On a particular day in April, 1992, my car was parked in the southbound expressway’s fast travel lane as I was two hours late for work. Again. A snowstorm had dumped twelve inches of snow overnight. Traffic moved not at all. Indeed, a co-worker who traveled the same commute actually turned off his car two lanes over and joined me to chat a while. Mostly we talked about how our plans for the afternoon were, well, snowed under.
What plans? Did I not mention this was opening day of baseball season?
I’d been offered a great new job in the Sunshine State a few weeks before. The decision making process was somewhat agonizing. Leave Michigan? Leave my job? My friends? My neighbors? These questions plagued me. Until.
Until my friend returned to his vehicle and I remained in the car alone and a song came on the radio and answered everything. You know the song. The Beach Boys. Places in the lyrics. Starts out, “Aruba, Jamaica, oooooh I wanna take ya…” Right?
There were places in the world where the sun shines almost every day. Where a lanky boat bum named Travis McGee hangs out with Meyer . Where gin martinis flow like water and mysteries are settled with humor and dispatch. Where sand warmed beaches flow into warm salt water. Perpetual summer in the land of flowers was looking pretty good to me right about then.

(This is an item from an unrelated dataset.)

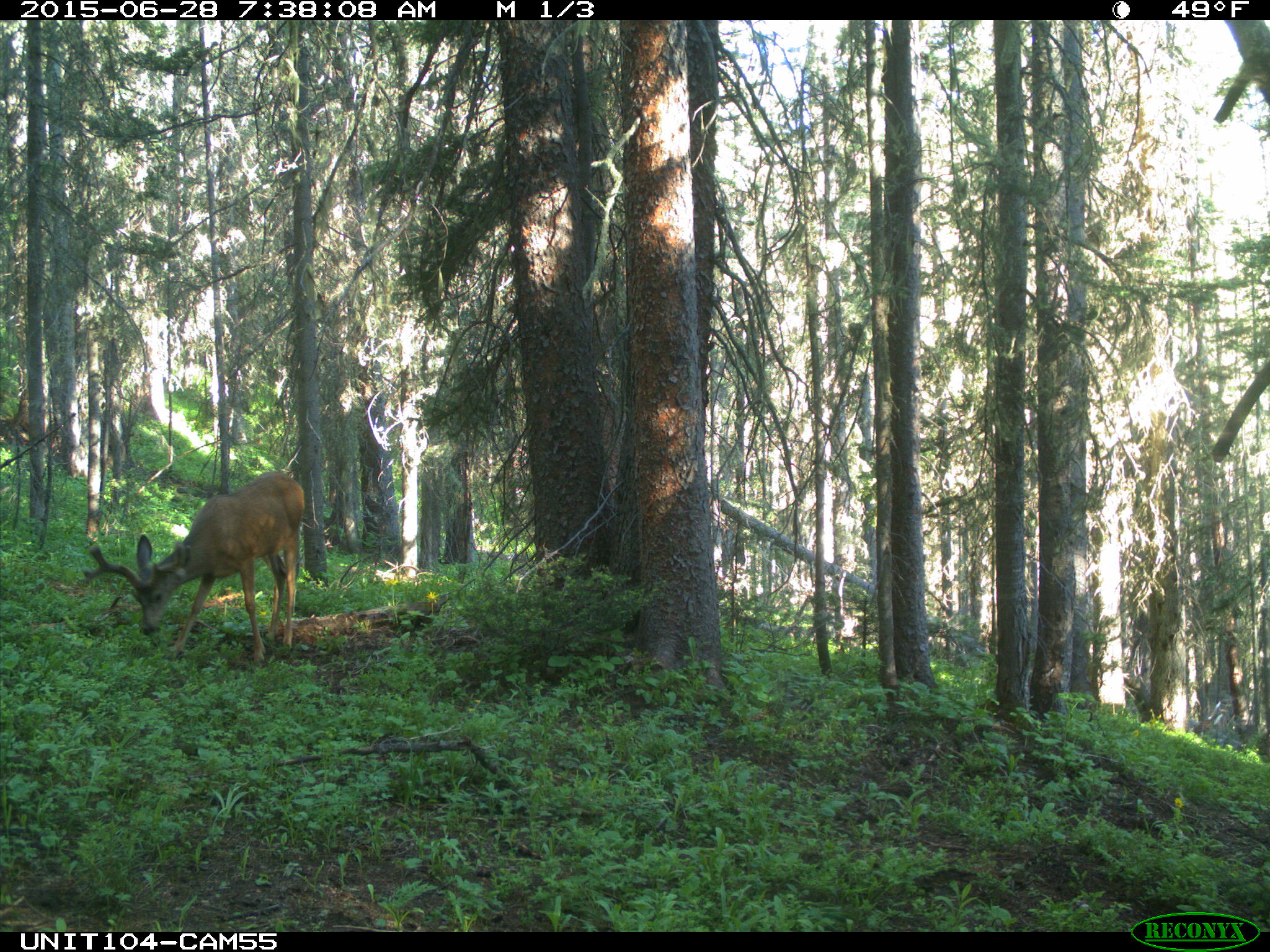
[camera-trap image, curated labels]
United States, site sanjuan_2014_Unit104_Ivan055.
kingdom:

So I decided. Right that second. To live in perpetual summer, write mysteries set in Florida, and if I wanted snow, why from that April onward, I could fly to it.

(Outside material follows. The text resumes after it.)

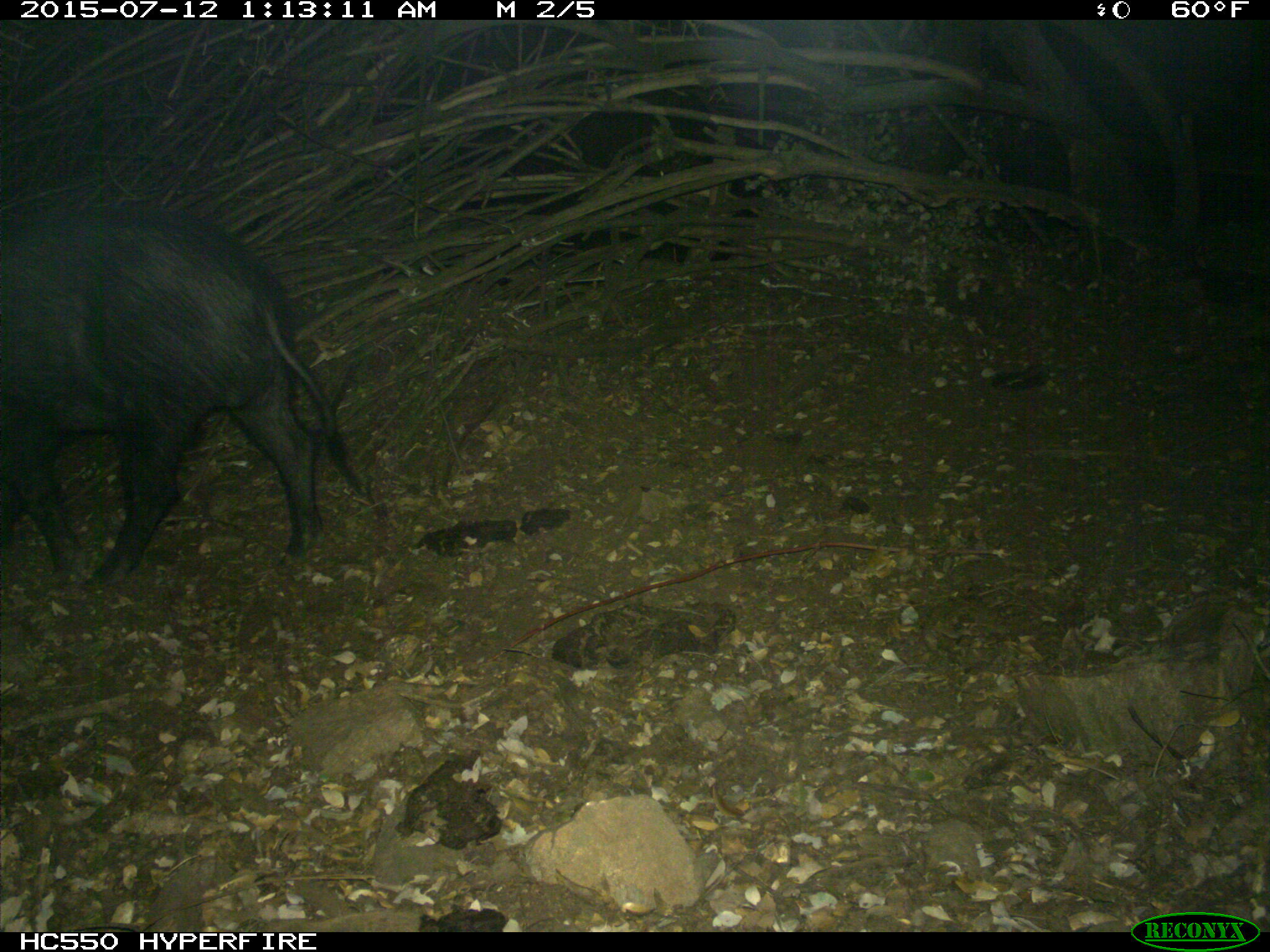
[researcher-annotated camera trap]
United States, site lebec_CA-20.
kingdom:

Of course, I took the job. Practicing law was something I loved then and still do. But I wrote Florida mysteries, too. I wrote about justice primarily. I was following that time-honored advice to write what I knew. And also because our justice system was more about the system and less about the justice, it seemed to me. I wanted more justice, less system back then — and still do.
What followed, so far, including Cold Justice, the newest novella featured in the terrific Unlucky 7 boxed set with six terrific writing friends, are fifteen books including five novels in my Hunt for Justice Series , featuring Florida lawyers and judges working inside and outside the system for justice. Solving mysteries, providing a few thrills and quite a bit of suspense and humor along the way.
Oh – and the Florida Fantasy, too.
What is the Florida Fantasy? You know it, don’t you?
Judge Willa Carson lives not on a houseboat at Slip F-18 at Bahia Mar Marina, but her own island nonetheless. She drinks red wine, not gin, and eats gourmet food every day and never gets fat. She’s married to her prince, George Carson, who is every bit as agreeable and intelligent as Meyer. George never gets in the way but is always there when Willa needs him, complete with great coffee, love, and understanding (mostly). Beach bunnies are ever so much more trouble for Travis than Willa’s two adorable Labradors. Harry and Bess are boon companions who don’t chew the furniture or mess up the house. Willa hits a straight, long drive off the tee every time instead of winning at poker. And of course, she drives a vehicle much more attractive than Miss Agnes. Like Travis, Willa goes her own way and helps others find justice in an unjust world. She’s tall, too.
Willa Carson never succumbs to The Long Blue Goodbye or The Lonely Silver Rain or any colors between. No, tropical drinks and steel drum bands in the Sunshine State are more our speed. Until she dares to return to Northern Michigan where Cold Justice hits her head on.